L’importanza della presa in carico e di una adeguata terapia non dovrebbe permettere ricadute o quanto meno ne dovrebbe ridurre l’incidenza. A tale proposito bisogna ricordare che la maggiore incidenza di overdose fatali da sostanze stupefacenti si ha proprio all’uscita dalle situazioni protette quali il carcere o le comunità terapeutiche, a testimonianza che la dipendenza è e resta un fattore intrinsecamente cerebrale e che troppo spesso l’uscita da queste strutture rappresenta la libertà di poter consumare nuovamente ed in totale libertà. Ciò testimonia che in  questi casi sia la presa in carico che il successivo trattamento sono stati inefficaci.

Inoltre, dopo un periodo di astinenza o di forte diminuzione del consumo come si ha in queste occasioni, l’organismo riduce la propria capacità di sopportare dosi di stupefacenti, elevando la sua sensibilità agli effetti di queste; le stesse quantità che si usavano in precedenza diventano pertanto eccessive e si può instaurare overdose.

La droga in carcere

Non ‘circola a vagoni’, come spesso si dice, ma è abbastanza presente e con prezzi elevatissimi, rappresentando una fonte di introito non indifferente per chi fa questi commerci.

Ci si chiede come sia possibile che entri in carcere sostanza stupefacente? Chi riesce a fare questi traffici? Qui purtroppo la risposta è molto semplice, perché gli unici che possono creare questi commerci sono proprio le persone che entrano ed escono dalla struttura penitenziaria in virtù della loro professione o della loro parentela.
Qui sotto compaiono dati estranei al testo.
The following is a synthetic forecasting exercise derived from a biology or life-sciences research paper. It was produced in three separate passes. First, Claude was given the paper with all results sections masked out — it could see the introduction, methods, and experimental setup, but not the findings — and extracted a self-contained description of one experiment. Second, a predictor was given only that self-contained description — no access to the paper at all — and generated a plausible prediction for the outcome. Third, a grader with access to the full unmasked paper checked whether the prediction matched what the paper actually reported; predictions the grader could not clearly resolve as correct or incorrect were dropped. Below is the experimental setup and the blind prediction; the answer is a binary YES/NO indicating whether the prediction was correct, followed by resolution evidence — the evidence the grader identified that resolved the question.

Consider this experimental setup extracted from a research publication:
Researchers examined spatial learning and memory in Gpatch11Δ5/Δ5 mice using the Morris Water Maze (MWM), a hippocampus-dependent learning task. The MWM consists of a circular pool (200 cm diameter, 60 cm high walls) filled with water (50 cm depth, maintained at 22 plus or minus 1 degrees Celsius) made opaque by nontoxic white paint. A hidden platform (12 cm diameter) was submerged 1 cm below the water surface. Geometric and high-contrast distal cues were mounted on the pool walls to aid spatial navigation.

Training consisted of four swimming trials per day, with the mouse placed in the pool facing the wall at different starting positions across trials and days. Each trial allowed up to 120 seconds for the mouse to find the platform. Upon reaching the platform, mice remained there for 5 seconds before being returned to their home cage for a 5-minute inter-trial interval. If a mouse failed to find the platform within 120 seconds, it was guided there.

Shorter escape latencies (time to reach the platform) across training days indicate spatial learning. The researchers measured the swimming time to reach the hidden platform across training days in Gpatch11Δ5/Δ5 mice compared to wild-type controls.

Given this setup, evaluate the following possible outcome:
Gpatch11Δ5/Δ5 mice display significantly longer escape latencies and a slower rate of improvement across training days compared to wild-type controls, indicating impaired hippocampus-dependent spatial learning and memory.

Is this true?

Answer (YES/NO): NO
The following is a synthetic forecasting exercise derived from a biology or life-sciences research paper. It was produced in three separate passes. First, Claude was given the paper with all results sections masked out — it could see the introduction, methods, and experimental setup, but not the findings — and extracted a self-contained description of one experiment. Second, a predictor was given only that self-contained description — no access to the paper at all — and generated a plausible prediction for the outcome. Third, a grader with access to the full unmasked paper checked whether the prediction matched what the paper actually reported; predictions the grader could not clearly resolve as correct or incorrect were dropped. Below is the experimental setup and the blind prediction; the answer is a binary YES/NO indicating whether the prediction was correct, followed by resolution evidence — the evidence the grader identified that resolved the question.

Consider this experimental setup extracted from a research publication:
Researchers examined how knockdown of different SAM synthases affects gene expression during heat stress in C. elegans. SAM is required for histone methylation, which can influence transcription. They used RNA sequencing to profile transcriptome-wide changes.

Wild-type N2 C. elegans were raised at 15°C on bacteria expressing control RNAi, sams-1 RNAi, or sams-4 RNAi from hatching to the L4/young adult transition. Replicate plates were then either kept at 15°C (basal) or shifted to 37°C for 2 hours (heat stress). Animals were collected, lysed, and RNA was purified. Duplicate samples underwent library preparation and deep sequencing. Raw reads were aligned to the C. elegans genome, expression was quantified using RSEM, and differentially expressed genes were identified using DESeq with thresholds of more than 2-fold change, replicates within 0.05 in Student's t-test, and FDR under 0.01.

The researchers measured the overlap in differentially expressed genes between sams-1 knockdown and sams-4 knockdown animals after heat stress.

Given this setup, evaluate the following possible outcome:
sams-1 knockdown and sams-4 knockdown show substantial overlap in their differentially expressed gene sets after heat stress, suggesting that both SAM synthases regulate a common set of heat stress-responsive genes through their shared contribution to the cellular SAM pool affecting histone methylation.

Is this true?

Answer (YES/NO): NO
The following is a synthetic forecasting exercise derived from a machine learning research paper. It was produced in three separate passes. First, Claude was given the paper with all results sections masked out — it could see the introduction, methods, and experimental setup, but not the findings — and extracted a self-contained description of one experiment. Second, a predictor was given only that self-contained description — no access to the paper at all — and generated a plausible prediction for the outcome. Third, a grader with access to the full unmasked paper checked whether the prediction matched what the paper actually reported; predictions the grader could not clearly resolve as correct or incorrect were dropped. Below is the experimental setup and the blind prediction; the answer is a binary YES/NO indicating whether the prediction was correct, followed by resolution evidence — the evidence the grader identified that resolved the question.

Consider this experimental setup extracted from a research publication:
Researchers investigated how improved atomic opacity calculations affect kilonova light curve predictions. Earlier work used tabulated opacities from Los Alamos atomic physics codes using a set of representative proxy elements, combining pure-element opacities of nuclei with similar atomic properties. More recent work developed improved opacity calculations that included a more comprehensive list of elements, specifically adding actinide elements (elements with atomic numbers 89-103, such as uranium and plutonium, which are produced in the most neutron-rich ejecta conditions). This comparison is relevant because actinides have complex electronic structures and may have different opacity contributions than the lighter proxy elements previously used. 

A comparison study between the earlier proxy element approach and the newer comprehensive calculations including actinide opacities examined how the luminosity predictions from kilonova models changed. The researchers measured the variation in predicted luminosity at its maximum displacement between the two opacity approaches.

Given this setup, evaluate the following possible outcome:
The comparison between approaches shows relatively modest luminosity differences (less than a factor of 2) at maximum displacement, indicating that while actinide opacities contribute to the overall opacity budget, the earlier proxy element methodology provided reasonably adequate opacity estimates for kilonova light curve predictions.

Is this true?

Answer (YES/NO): YES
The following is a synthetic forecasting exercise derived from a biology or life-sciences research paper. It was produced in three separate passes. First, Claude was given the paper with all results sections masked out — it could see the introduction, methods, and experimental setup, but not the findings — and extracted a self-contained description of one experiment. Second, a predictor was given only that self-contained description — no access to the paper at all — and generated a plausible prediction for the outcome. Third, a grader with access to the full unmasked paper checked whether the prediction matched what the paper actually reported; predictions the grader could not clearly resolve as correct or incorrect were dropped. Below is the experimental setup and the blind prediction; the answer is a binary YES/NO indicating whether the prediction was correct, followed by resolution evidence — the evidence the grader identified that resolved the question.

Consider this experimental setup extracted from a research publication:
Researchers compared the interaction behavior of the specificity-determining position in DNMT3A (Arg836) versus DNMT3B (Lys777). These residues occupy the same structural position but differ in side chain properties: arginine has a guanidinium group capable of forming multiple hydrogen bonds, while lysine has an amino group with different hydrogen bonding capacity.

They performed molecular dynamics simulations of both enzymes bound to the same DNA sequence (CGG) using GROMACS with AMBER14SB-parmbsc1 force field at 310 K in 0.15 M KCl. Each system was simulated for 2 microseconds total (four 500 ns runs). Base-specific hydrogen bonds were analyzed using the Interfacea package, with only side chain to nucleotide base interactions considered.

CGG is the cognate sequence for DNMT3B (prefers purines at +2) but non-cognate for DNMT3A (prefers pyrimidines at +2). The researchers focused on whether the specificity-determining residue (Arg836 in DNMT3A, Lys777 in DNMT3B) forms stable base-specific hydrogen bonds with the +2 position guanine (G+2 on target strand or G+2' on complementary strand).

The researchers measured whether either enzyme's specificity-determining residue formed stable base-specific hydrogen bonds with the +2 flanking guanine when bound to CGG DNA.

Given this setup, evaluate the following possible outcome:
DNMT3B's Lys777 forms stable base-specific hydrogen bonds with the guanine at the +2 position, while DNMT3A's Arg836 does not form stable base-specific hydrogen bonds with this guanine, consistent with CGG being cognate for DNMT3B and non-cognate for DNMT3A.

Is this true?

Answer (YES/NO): NO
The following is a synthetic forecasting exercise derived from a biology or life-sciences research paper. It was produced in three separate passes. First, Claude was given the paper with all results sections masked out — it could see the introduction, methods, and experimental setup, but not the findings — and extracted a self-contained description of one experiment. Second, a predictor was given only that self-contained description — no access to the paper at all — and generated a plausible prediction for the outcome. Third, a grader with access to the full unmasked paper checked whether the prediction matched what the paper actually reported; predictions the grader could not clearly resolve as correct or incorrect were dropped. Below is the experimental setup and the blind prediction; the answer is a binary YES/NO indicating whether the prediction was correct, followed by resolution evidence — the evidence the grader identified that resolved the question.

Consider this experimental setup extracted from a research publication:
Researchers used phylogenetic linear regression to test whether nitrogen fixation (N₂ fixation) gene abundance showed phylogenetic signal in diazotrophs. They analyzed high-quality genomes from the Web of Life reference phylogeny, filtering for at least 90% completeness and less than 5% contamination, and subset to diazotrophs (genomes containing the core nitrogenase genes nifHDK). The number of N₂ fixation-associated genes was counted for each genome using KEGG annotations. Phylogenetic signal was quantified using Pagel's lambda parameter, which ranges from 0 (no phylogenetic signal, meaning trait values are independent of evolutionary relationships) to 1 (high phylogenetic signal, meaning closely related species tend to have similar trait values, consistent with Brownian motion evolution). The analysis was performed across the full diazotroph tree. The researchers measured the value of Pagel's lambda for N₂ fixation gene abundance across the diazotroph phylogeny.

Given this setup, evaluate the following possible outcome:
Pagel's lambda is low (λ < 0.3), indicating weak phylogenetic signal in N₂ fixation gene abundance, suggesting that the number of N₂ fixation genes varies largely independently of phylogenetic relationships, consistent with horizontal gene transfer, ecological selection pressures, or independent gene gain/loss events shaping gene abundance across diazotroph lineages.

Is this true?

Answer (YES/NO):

Quindi, la droga in carcere esiste e si consuma. Le stesse considerazioni seppur con qualche distinguo possono essere fatte anche per i superalcolici che però avendo volumetrie maggiori sono più difficili da trasportare.

Le misure alternative

Le misure alternative per le persone alcol-tossicodipendenti sono di una fondamentale importanza alla condizione che siano applicate in maniera utile alle loro specifiche finalità. In particolare devono poter essere applicate il più precocemente possibile; il programma terapeutico deve essere personalizzato (no ai programmi fotocopia) e multimodale prevedendo anche modalità terapeutiche diverse.

Un programma terapeutico dovrebbe essere evolutivo e tenere conto di un graduale reinserimento nella comunità di appartenenza ed evolvere di pari passo con i progressi della persona. Inoltre sarebbe molto utile se in essi fosse contenuta una parte relativa ad attività lavorative. Infine non bisogna dare per scontato che la fine della carcerazione alternativa debba necessariamente coincidere con la fine del programma.

Nel ‘patto terapeutico’ che si dovrebbe instaurare con il paziente tutte queste osservazioni ed esigenze andrebbero espressamente menzionate e concordate.